= Lista de actividades =
A. Devuelve sin cambios la parte del texto sobre la Marcha de las Putas que empieza con "Ya es hora de" y sigue hasta "objeto de deseo.".
B. Según el texto sobre la Marcha de las Putas, ¿en qué canal se puso el pito no solo con la presentadora, sino también en la voz del reportero?
***** Fragmento seleccionado
El pasado sábado 10 de marzo se realizó en Quito (y otras ciudades del mundo) la “Marcha de las Putas”. Mujeres con sus mejores galas; minifaldas, blusas escotadas y pantalones apretados. Y varias de ellas con frases en sus hombros o en sus espaldas desnudas. Hombres con carteles, trans con sus trajes provocativos; homosexuales y lesbianas, fueron parte de la marcha que rompió la monotonía de La Mariscal, el sector “rosa” de la capital. Muchos aplaudieron y algunos se sumaron a la marcha. Y otros, y sobre todo otras, se mostraron molestas y la repudiaron, pues era una ofensa para la otrora considerada “franciscana” ciudad.
Pero no quiero referirme a la marcha en sí, que demandaba reivindicaciones legítimas contra la violencia doméstica, intrafamiliar y contra la agresión sexual de las que son objeto las mujeres por el solo hecho de ejercer su libertar en el vestir, en el actuar y en el decir. Quiero más bien referirme a la cobertura que realizaron los medios de comunicación. Todos acudieron y se mostraron agradecidos, pues como las oficinas de relaciones públicas están cerradas los fines de semana solo les quedan las oficinas de la Policía y la Cruz Roja. Es por esto que, habitualmente, los informativos del domingo están plagados de crónica roja.
Las coberturas revelan el prejuicio que aún persiste en ciertos medios, en realidad en la mayoría. Todos se muestran timoratos en mostrar las imágenes (propositivamente provocativas) de las marchantes y peor los testimonios. Al final, todos terminaron replicando la misma declaración “oficial” de la vocera de la marcha y las palabras de la autoridad, el concejal Norman Wray. Pero lo realmente revelador es que casi todos los medios (de televisión) no se atrevían a pronunciar el nombre: “Marcha de las Putas”.
Y claro, aunque parezca mentira, algunos medios incluyeron el famoso pito cuando se pronunciaba putas. En Canal Uno no solo se incluyó el pito con la presentadora, sino también en la voz del reportero. El colmo de la pacatería. Claro, la presentadora, tan bella, tan arreglada, tan maquillada, tan formal, no puede pronunciar semejante ofensa. Su boquita pintada no puede decir jamás una “mala” palabra.
Ya es hora de terminar con la solemnidad, con esa forma tan conservadora de asumir temas que son ya parte de nuestra cotidianidad. La sexualidad y sus identidades, para los medios, siguen siendo un tabú. Y, lo que es peor, la mujer sigue, lamentablemente, siendo solo un objeto de deseo.
Juan Manuel Serrat nos decía, en una de sus visitas a Quito, que a él no le ofenden las malas palabras, lo que sí le ofende es la pobreza, la corrupción y la injusticia. Con todos nosotros debería suceder lo mismo. En cualquier caso, esta marcha seguro, al menos, removió las falsas apariencias. Y esto, por ahora, ya es bastante.
**********
***** Datos extraídos
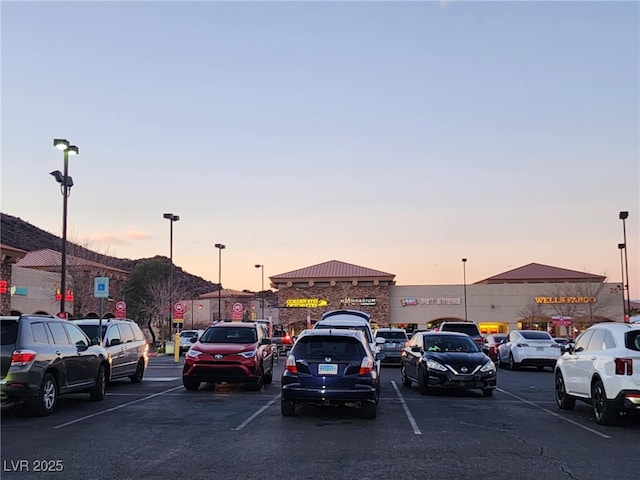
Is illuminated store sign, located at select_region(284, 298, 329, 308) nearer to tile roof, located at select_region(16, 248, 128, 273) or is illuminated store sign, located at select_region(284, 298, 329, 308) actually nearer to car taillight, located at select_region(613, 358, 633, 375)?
tile roof, located at select_region(16, 248, 128, 273)

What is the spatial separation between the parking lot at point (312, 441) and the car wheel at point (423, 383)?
0.81 metres

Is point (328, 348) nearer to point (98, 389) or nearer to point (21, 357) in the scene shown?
point (21, 357)

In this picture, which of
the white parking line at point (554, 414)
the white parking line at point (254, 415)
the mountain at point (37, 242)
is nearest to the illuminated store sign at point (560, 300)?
the white parking line at point (554, 414)

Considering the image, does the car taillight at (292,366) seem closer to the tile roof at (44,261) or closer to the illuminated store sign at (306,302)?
the tile roof at (44,261)

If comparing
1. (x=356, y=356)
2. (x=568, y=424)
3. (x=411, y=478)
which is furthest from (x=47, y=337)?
(x=568, y=424)

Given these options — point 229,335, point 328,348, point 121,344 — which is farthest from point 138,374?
point 328,348

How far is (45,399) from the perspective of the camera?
12273mm

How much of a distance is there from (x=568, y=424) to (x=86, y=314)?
145 feet

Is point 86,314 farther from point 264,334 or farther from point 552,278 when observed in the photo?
point 552,278

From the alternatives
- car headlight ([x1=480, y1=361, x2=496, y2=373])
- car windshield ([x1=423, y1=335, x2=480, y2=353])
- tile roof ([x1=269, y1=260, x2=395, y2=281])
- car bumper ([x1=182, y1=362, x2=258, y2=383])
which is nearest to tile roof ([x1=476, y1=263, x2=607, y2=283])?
tile roof ([x1=269, y1=260, x2=395, y2=281])

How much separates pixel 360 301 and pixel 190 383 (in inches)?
1810

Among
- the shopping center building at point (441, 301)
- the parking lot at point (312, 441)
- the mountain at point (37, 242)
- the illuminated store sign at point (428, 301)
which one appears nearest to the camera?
the parking lot at point (312, 441)

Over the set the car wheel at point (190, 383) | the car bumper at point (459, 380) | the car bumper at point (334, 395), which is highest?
the car bumper at point (334, 395)

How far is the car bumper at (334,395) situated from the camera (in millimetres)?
11695
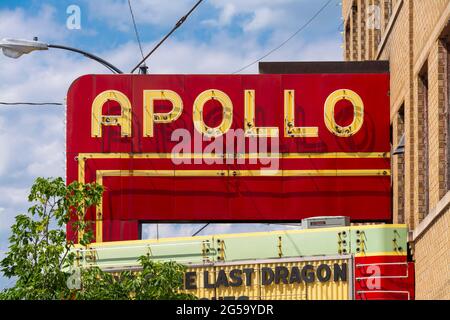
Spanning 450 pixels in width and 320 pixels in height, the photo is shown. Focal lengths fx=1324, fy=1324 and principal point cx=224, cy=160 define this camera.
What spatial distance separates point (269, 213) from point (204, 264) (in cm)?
279

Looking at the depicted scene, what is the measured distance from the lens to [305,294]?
32781mm

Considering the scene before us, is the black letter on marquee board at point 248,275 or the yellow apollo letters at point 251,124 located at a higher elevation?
the yellow apollo letters at point 251,124

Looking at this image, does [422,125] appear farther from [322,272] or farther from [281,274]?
[281,274]

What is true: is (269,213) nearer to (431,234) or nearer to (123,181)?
(123,181)

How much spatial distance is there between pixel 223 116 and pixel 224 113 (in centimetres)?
9

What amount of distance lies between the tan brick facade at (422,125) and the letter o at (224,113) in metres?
4.36

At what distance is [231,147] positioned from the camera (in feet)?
115

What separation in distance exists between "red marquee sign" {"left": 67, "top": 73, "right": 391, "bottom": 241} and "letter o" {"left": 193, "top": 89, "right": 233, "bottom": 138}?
0.09ft

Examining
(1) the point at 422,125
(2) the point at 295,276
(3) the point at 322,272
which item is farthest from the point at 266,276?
(1) the point at 422,125

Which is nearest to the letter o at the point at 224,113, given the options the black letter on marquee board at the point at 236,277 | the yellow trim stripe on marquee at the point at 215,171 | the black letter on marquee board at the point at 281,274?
the yellow trim stripe on marquee at the point at 215,171

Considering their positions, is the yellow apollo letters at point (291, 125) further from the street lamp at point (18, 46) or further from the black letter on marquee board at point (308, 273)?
the street lamp at point (18, 46)

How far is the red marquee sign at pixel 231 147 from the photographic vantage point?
115 feet

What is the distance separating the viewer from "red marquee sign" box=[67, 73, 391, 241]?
115 ft
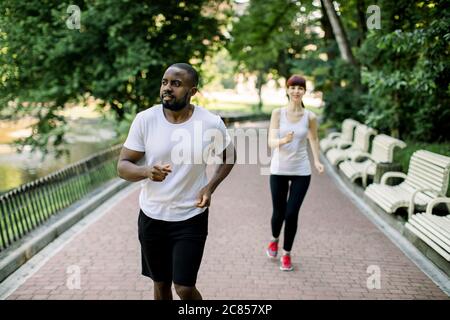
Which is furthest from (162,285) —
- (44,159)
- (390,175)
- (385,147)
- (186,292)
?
(44,159)

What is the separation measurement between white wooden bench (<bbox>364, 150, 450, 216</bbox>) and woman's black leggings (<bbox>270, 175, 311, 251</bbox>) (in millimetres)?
1970

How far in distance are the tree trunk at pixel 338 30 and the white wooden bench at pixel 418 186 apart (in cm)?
701

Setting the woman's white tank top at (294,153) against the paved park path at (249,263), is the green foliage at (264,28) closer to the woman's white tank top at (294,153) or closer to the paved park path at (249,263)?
the paved park path at (249,263)

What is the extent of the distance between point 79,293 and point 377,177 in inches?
210

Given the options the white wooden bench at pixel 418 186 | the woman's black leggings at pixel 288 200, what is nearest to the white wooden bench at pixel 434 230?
the white wooden bench at pixel 418 186

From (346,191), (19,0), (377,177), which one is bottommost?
(346,191)

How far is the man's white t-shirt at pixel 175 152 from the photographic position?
3092mm

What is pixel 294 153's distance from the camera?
5.11 m

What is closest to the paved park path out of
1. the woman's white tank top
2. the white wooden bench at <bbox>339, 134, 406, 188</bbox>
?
the woman's white tank top

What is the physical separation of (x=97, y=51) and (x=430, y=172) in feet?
33.4
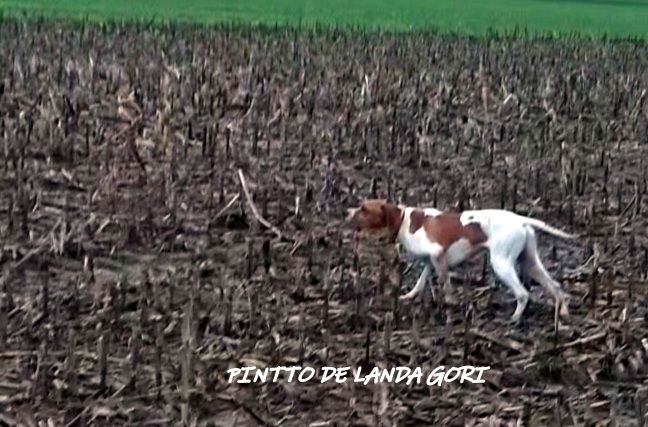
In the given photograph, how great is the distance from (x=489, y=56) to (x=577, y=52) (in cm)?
138

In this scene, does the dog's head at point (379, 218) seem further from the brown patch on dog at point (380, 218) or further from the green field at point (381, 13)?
the green field at point (381, 13)

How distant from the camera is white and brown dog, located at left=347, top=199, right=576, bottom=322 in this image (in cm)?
471

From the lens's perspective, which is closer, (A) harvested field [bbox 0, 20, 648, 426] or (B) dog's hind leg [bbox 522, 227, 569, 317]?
(A) harvested field [bbox 0, 20, 648, 426]

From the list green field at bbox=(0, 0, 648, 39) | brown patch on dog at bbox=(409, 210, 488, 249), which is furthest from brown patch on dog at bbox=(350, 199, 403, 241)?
green field at bbox=(0, 0, 648, 39)

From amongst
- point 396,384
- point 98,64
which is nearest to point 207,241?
point 396,384

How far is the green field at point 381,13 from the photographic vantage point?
16.4 metres

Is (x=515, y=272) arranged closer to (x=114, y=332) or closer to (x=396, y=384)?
(x=396, y=384)

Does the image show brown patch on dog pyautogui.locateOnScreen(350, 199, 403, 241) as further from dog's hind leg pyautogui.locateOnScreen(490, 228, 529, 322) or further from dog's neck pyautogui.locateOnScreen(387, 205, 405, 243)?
dog's hind leg pyautogui.locateOnScreen(490, 228, 529, 322)

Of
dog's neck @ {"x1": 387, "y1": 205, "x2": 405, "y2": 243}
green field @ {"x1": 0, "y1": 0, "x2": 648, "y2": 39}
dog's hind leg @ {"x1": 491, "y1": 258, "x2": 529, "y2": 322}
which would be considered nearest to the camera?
Answer: dog's hind leg @ {"x1": 491, "y1": 258, "x2": 529, "y2": 322}

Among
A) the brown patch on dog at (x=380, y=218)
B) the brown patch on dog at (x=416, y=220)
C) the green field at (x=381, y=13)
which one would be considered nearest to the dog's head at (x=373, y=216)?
the brown patch on dog at (x=380, y=218)

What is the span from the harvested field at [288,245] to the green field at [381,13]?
19.5 feet

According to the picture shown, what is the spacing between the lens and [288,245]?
5496 millimetres

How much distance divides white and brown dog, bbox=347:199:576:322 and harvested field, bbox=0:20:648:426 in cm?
11

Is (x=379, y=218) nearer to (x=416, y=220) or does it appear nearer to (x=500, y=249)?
(x=416, y=220)
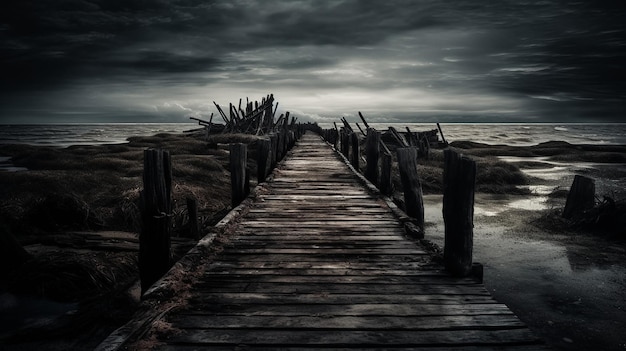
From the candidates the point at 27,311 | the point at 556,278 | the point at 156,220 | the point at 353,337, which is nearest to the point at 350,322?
the point at 353,337

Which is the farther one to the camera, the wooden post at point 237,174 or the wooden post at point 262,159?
the wooden post at point 262,159

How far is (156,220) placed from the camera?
13.6 ft

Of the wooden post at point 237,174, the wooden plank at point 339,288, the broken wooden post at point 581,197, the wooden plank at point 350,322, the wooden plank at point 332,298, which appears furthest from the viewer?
the broken wooden post at point 581,197

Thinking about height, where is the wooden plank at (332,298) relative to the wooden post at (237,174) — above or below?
below

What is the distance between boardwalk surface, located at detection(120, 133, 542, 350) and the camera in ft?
8.43

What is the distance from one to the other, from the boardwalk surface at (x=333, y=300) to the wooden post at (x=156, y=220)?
64 cm

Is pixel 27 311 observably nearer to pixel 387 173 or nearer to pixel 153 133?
pixel 387 173

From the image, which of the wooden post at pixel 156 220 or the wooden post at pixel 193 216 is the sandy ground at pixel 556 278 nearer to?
the wooden post at pixel 156 220

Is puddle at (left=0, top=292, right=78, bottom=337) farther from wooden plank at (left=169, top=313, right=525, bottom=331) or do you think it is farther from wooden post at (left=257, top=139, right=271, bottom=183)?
wooden post at (left=257, top=139, right=271, bottom=183)

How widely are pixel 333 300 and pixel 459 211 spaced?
4.94 feet

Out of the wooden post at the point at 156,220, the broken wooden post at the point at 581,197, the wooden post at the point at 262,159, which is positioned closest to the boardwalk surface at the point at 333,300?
the wooden post at the point at 156,220

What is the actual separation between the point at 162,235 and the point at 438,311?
286 centimetres

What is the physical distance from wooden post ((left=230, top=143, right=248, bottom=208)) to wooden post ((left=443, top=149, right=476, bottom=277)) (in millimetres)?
4272

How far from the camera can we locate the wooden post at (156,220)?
4.10m
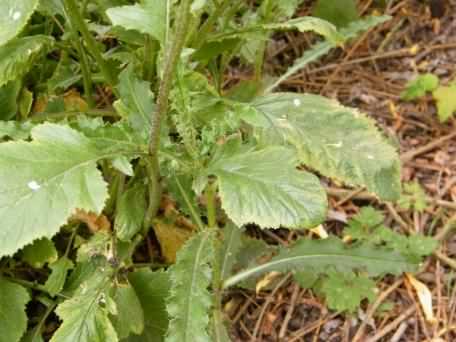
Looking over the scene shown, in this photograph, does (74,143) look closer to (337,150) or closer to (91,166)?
(91,166)

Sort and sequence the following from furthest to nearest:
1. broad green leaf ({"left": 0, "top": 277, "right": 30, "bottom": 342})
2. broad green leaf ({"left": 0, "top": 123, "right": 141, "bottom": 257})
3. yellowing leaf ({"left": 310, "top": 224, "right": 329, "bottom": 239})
→ 1. yellowing leaf ({"left": 310, "top": 224, "right": 329, "bottom": 239})
2. broad green leaf ({"left": 0, "top": 277, "right": 30, "bottom": 342})
3. broad green leaf ({"left": 0, "top": 123, "right": 141, "bottom": 257})

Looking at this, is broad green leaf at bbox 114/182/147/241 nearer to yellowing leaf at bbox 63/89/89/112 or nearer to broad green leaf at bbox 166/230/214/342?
broad green leaf at bbox 166/230/214/342

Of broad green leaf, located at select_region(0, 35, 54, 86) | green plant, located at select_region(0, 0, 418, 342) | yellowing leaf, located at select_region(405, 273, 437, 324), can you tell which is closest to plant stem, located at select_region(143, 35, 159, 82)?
green plant, located at select_region(0, 0, 418, 342)

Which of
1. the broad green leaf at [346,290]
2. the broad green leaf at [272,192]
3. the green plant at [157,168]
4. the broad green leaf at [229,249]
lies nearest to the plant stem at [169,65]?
the green plant at [157,168]

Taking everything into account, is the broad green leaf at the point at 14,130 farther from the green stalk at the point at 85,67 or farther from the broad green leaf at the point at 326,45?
the broad green leaf at the point at 326,45

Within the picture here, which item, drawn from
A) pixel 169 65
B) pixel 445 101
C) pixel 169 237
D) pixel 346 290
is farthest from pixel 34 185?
pixel 445 101

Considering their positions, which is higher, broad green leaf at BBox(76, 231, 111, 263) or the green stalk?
the green stalk
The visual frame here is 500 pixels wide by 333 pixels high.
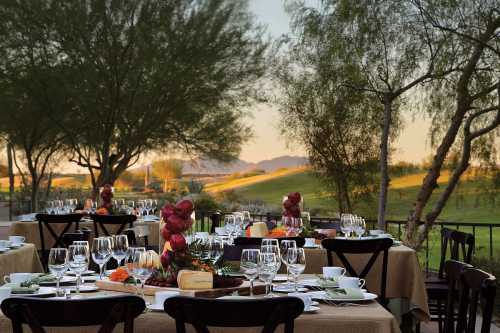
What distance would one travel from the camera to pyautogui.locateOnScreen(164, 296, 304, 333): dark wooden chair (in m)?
2.47

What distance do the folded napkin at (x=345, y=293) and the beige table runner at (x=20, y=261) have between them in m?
2.88

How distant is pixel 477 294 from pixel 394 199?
11.5m

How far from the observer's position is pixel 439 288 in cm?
592

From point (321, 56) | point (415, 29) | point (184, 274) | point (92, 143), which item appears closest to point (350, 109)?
point (321, 56)

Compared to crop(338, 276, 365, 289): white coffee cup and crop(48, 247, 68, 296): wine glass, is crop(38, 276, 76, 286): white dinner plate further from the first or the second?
crop(338, 276, 365, 289): white coffee cup

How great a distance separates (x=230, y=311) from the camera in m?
2.47

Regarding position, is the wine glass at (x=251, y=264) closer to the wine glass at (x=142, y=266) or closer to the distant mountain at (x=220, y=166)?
the wine glass at (x=142, y=266)

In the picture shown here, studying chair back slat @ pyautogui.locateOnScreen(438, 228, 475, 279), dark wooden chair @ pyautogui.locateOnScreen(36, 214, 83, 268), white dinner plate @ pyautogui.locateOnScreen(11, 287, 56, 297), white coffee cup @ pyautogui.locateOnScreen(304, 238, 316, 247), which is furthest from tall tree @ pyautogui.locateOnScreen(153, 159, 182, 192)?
white dinner plate @ pyautogui.locateOnScreen(11, 287, 56, 297)

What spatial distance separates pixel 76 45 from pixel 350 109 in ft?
20.1

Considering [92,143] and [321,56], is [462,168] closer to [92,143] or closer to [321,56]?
[321,56]

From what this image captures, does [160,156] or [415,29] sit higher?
[415,29]

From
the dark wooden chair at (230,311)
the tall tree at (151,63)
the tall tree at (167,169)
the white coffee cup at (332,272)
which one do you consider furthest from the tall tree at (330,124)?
the dark wooden chair at (230,311)

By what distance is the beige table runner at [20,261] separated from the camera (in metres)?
5.46

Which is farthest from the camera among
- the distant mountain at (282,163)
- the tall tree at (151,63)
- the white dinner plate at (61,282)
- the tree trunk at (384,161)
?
the tall tree at (151,63)
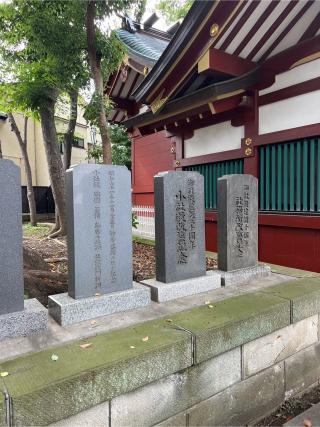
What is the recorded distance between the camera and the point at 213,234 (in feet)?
25.6

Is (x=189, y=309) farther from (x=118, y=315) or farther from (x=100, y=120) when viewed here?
Result: (x=100, y=120)

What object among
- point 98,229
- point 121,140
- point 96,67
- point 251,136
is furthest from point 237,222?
point 121,140

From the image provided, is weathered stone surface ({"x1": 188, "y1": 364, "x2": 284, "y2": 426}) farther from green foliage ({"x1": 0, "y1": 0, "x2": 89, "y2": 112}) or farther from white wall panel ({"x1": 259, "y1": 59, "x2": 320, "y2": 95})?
green foliage ({"x1": 0, "y1": 0, "x2": 89, "y2": 112})

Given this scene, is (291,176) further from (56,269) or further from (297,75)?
(56,269)

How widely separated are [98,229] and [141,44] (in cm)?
948

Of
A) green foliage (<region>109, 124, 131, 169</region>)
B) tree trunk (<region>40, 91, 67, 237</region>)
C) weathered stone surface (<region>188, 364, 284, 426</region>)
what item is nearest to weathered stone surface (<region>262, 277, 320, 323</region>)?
weathered stone surface (<region>188, 364, 284, 426</region>)

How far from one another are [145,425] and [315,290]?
2.34m

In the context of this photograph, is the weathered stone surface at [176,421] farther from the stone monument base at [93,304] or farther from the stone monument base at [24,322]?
the stone monument base at [24,322]

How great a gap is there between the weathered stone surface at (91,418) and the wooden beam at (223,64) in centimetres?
525

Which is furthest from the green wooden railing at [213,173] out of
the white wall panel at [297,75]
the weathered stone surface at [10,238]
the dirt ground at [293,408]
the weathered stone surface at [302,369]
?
the weathered stone surface at [10,238]

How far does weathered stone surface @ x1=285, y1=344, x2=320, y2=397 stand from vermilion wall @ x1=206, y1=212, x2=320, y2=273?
258 centimetres

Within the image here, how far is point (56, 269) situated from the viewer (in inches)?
234

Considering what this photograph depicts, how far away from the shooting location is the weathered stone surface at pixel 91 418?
1849 mm

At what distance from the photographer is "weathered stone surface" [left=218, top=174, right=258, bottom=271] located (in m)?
3.99
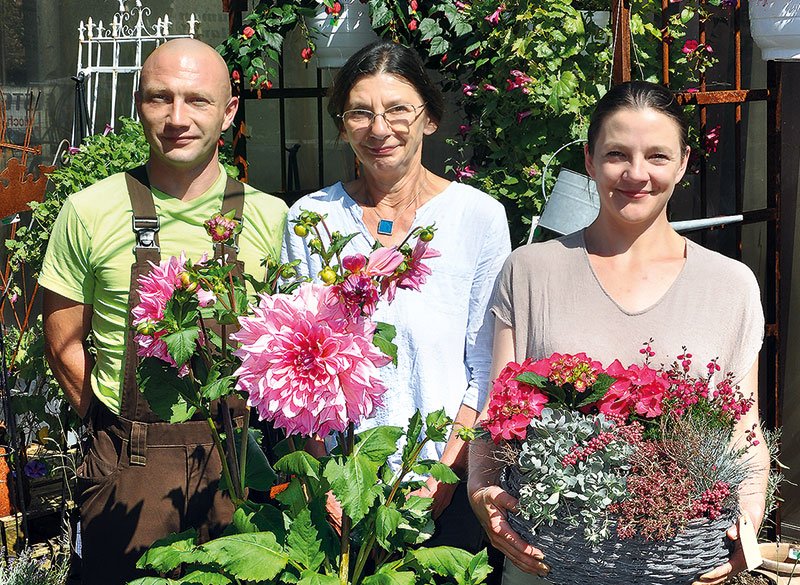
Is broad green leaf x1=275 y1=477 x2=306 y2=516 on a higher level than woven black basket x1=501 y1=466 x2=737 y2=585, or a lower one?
higher

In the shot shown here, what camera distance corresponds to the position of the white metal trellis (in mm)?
4812

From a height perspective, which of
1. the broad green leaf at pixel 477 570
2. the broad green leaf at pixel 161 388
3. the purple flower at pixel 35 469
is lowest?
the purple flower at pixel 35 469

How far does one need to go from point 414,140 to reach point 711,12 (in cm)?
178

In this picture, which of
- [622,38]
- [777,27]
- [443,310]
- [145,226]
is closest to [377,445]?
[443,310]

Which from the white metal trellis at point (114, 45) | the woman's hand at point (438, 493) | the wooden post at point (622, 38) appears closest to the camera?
the woman's hand at point (438, 493)

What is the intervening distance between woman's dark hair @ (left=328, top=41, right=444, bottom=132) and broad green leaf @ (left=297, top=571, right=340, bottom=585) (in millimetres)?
1236

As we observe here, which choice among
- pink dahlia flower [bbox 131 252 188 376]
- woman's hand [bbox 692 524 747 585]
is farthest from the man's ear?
woman's hand [bbox 692 524 747 585]

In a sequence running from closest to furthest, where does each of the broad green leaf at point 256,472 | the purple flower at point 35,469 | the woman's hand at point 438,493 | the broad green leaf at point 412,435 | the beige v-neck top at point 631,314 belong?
the broad green leaf at point 412,435 < the broad green leaf at point 256,472 < the beige v-neck top at point 631,314 < the woman's hand at point 438,493 < the purple flower at point 35,469

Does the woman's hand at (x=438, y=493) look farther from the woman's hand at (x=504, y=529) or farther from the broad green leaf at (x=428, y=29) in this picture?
the broad green leaf at (x=428, y=29)

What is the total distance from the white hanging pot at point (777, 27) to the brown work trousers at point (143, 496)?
2.14m

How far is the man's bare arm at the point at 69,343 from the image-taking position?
7.30 feet

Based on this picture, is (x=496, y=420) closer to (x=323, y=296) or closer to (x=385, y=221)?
(x=323, y=296)

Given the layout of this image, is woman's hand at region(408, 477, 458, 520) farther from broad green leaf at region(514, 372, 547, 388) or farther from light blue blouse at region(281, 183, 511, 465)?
broad green leaf at region(514, 372, 547, 388)

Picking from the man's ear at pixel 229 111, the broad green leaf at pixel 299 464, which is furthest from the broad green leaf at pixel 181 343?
the man's ear at pixel 229 111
**********
= Respuestas del ejercicio =
A.
Ya es hora de terminar con la solemnidad, con esa forma tan conservadora de asumir temas que son ya parte de nuestra cotidianidad. La sexualidad y sus identidades, para los medios, siguen siendo un tabú. Y, lo que es peor, la mujer sigue, lamentablemente, siendo solo un objeto de deseo.

B. En Canal Uno.